Effect of pcytneu DNA vaccination on neu tumor growth. BALB/c mice were electrovaccinated twice, i.m., 2 weeks apart with pcytneu and pGM-CSF or control vector and pGM-CSF. (A) IFN-γ secreting T cell response in immunized mice was measured by ELISPOT assay. Splenocytes were collected 2 weeks after last vaccination. Splenocytes from individual mice were incubated with 3T3/KB or 3T3/NKB cells. Each symbol represents the mean ± SD for individual mouse in 4 replicate wells. Results were expressed as number of spots per 10⁶ splenocytes and analyzed by Student’s t test. (B) At 3 weeks after final immunization, the remaining mice were inoculated with TUBO, Bam1a, Bam IR-5, or D2F2/neu cells. Tumor growth was measured weekly by palpation and the results expressed as % tumor free mice. There were 6-7 mice in each group. Results were analyzed by Log rank test. * indicates p<0.05 when compared with the control group. ** indicates p<0.005 when compared with the control group.

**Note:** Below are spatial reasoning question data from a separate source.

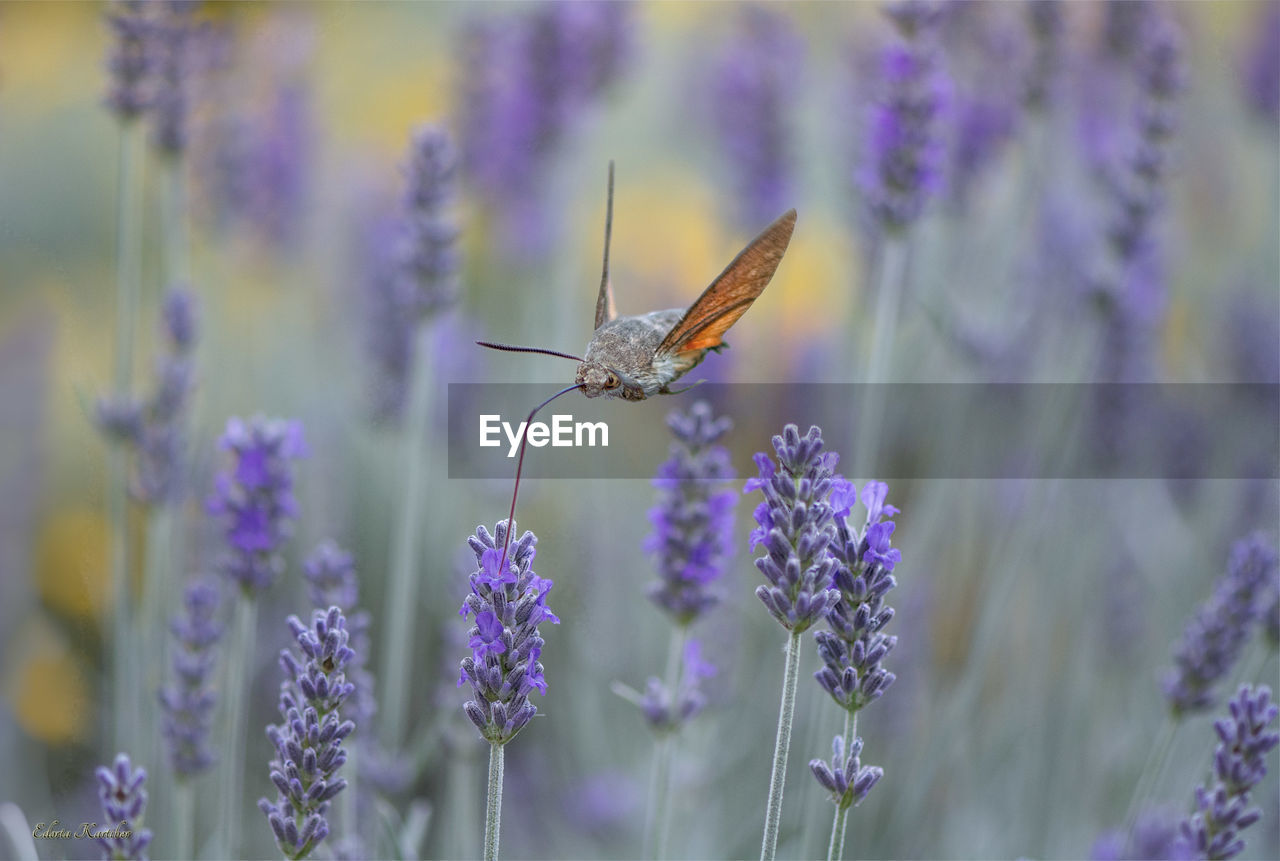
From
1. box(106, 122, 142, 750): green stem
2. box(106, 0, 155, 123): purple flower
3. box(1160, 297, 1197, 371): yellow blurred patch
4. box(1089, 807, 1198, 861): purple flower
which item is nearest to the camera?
box(1089, 807, 1198, 861): purple flower

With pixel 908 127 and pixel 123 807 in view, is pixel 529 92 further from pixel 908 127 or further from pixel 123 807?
pixel 123 807

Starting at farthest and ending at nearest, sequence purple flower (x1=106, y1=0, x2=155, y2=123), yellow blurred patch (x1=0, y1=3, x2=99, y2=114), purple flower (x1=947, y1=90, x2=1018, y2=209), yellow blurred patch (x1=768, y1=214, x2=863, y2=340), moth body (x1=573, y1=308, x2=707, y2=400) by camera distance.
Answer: yellow blurred patch (x1=0, y1=3, x2=99, y2=114) < yellow blurred patch (x1=768, y1=214, x2=863, y2=340) < purple flower (x1=947, y1=90, x2=1018, y2=209) < purple flower (x1=106, y1=0, x2=155, y2=123) < moth body (x1=573, y1=308, x2=707, y2=400)

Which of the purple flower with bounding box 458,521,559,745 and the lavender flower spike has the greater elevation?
the purple flower with bounding box 458,521,559,745

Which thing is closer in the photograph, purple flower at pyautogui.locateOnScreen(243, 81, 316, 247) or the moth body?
the moth body

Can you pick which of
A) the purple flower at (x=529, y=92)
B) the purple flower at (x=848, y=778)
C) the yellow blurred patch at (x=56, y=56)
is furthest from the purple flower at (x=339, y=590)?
the yellow blurred patch at (x=56, y=56)

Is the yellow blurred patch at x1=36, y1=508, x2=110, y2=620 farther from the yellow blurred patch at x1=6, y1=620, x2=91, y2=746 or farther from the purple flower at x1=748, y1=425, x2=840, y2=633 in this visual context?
the purple flower at x1=748, y1=425, x2=840, y2=633

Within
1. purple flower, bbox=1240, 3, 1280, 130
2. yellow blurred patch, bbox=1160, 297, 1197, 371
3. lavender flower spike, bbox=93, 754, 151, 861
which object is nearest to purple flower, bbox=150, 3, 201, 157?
lavender flower spike, bbox=93, 754, 151, 861

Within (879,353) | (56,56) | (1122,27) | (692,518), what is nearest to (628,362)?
(692,518)
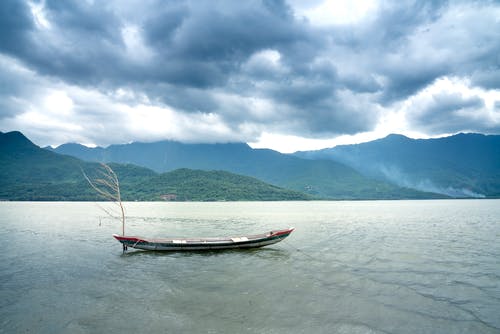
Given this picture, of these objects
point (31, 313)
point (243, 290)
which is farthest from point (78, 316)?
point (243, 290)

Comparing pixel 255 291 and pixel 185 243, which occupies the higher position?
pixel 185 243

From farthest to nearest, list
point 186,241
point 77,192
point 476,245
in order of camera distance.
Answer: point 77,192, point 476,245, point 186,241

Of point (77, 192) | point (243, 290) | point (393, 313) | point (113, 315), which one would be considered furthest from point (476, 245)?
point (77, 192)

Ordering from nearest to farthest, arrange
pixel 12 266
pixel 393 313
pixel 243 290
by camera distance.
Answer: pixel 393 313 < pixel 243 290 < pixel 12 266

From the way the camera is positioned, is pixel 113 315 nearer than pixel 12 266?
Yes

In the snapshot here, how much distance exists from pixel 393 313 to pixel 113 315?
9.85 m

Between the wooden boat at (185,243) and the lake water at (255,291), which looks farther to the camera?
the wooden boat at (185,243)

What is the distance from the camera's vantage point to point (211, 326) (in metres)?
9.41

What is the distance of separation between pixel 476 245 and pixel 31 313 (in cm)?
2952

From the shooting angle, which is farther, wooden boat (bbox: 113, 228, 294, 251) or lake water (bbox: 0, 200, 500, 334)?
wooden boat (bbox: 113, 228, 294, 251)

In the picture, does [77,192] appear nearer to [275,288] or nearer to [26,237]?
[26,237]

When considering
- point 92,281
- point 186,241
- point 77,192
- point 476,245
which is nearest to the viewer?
point 92,281

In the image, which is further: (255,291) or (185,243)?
(185,243)

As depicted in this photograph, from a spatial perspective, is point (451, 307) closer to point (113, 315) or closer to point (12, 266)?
point (113, 315)
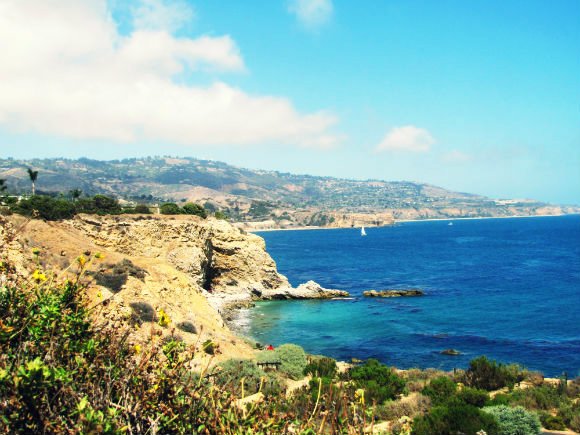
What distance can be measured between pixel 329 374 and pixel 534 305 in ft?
113

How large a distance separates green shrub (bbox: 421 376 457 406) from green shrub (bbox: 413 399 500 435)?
2.93m

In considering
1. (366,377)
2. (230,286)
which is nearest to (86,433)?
(366,377)

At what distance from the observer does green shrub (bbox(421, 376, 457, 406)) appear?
→ 15305mm

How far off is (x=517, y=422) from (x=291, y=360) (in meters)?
11.7

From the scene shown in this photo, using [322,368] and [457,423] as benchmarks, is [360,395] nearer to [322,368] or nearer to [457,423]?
[457,423]

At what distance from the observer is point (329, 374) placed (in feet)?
65.1

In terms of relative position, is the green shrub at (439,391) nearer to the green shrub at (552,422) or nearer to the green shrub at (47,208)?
the green shrub at (552,422)

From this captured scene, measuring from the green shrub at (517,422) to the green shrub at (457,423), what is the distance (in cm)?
30

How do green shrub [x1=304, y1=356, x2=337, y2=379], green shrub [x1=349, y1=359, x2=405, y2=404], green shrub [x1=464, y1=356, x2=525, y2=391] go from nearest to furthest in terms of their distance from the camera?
green shrub [x1=349, y1=359, x2=405, y2=404] < green shrub [x1=464, y1=356, x2=525, y2=391] < green shrub [x1=304, y1=356, x2=337, y2=379]

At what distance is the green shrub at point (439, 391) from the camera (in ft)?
50.2

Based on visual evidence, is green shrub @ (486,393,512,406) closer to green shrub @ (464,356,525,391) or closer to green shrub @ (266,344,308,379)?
green shrub @ (464,356,525,391)

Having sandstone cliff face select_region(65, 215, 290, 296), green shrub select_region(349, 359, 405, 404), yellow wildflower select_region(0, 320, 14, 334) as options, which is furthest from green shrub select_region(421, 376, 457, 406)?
sandstone cliff face select_region(65, 215, 290, 296)

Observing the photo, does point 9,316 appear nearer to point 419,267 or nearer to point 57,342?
point 57,342

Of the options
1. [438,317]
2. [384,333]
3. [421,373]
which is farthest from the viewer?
[438,317]
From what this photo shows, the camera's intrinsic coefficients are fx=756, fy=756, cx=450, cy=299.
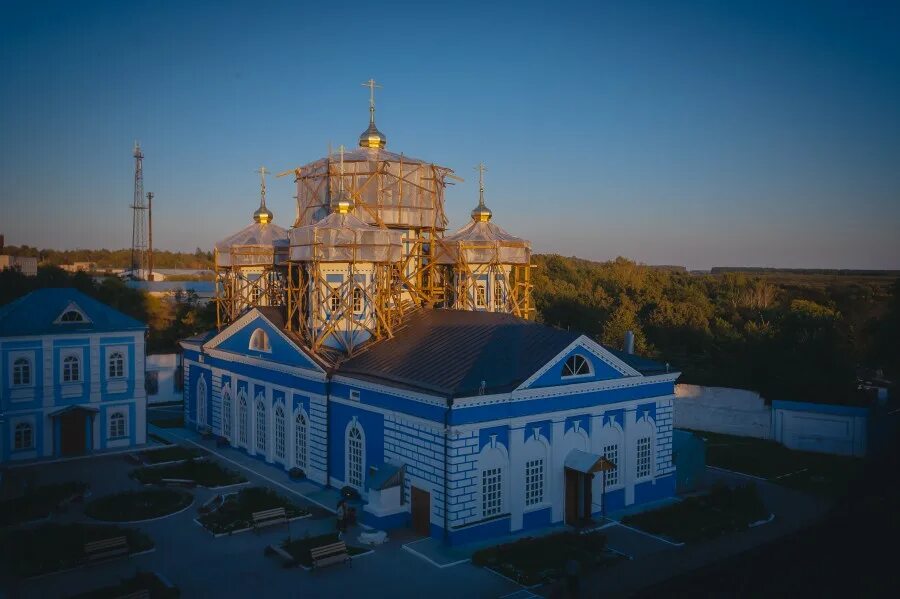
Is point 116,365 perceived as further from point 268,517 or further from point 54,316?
point 268,517

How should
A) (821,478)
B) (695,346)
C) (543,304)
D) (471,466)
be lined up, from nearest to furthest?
(471,466)
(821,478)
(695,346)
(543,304)

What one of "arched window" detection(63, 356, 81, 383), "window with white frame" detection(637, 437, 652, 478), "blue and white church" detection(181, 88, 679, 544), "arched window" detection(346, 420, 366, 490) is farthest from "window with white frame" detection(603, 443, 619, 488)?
"arched window" detection(63, 356, 81, 383)

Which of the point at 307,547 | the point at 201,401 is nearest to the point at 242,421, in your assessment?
the point at 201,401

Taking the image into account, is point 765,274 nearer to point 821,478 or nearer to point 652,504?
point 821,478

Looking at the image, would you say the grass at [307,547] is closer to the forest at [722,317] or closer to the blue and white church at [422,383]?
the blue and white church at [422,383]

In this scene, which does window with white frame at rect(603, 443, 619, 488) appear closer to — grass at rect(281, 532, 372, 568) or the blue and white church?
the blue and white church

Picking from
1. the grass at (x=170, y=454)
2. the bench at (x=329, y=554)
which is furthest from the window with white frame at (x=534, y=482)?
the grass at (x=170, y=454)

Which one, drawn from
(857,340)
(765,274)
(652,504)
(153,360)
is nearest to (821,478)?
(652,504)
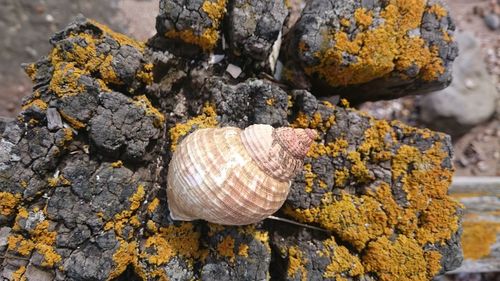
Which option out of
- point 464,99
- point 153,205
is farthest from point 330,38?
point 464,99

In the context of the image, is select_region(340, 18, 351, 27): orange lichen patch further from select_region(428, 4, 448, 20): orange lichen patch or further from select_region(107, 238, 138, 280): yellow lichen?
select_region(107, 238, 138, 280): yellow lichen

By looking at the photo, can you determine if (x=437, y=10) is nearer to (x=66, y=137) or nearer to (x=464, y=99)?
(x=464, y=99)

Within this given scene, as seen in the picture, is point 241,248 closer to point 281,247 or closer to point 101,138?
point 281,247

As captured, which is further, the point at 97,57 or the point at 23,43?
the point at 23,43

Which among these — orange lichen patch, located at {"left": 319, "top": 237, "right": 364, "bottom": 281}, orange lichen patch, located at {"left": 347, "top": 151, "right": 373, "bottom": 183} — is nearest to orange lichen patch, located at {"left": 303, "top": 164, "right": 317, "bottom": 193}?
orange lichen patch, located at {"left": 347, "top": 151, "right": 373, "bottom": 183}

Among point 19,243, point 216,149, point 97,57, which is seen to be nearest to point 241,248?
point 216,149

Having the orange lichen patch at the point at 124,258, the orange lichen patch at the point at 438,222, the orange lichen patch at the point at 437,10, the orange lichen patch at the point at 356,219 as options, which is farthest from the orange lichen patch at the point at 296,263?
the orange lichen patch at the point at 437,10

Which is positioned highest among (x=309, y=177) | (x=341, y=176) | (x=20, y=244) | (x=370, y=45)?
(x=370, y=45)
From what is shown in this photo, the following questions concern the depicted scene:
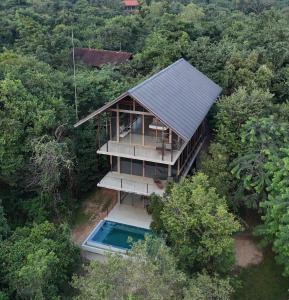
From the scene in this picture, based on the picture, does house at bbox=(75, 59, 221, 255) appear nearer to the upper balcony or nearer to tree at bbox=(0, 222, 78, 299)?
the upper balcony

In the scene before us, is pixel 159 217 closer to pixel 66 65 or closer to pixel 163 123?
pixel 163 123

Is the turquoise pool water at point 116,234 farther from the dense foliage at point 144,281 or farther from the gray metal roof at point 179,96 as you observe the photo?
the dense foliage at point 144,281

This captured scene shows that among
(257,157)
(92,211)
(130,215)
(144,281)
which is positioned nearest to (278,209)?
(257,157)

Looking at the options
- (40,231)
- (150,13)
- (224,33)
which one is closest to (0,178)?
(40,231)

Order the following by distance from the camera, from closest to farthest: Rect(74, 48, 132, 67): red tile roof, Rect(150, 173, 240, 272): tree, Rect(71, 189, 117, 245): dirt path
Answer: Rect(150, 173, 240, 272): tree < Rect(71, 189, 117, 245): dirt path < Rect(74, 48, 132, 67): red tile roof

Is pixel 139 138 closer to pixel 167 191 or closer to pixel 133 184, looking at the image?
pixel 133 184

Rejection of drug-sensitive and -resistant tumors by pneuTM DNA vaccination. BALB/c mice were electrovaccinated twice, i.m., 2 weeks apart, with either pneuTM and pGM-CSF or control vector. Sera were collected 2 weeks after the final immunization. Also at 2 weeks after the final immunization, some mice were treated with mAb GK1.5 and 2.43 twice in one week to deplete CD4 and CD8 T cells. mAb treatment continued weekly throughout the remainder of the experiment. (A) Anti-neu antibody was measured by flow cytometry and antibody concentration was calculated by regression analysis as described in materials and methods. (B) PBL were collected and cells from mice within each group were pooled and stimulated with 3T3/KB or 3T3/NKB. The ratio of PBL to APC was 10:1. IFN-γ producing cells were enumerated by ELISPOT assay. Results were expressed as number of spots per 10⁶ PBL and analyzed by Student’s t test; * indicates p<0.05 when compared with the pCMV vaccinated control group. (C) Mice were challenged with TUBO, Bam1a, Bam IR-5, or D2F2/neu, 3 weeks after the last vaccination. Tumor growth was measured weekly by palpation and the results expressed as % tumor free mice. There were 6-10 mice in each group. Results were analyzed by Log rank test. * indicates p<0.05, ** indicates p<0.005 and *** indicates p<0.0005 when compared with the pCMV vaccinated control group. (D) Expression of neu by Bam IR-5 and D2F2/neu tumor outgrowths. Tumors were removed from mice, single cell suspensions were prepared by enzymatic dissociation, and expression of neu on the cell surface was measured using flow cytometry (lower panel). Cells maintained in monolayer culture were used as controls (upper panel). Open histograms represent cells stained with mAb 7.16.4 and filled histograms are isotype controls.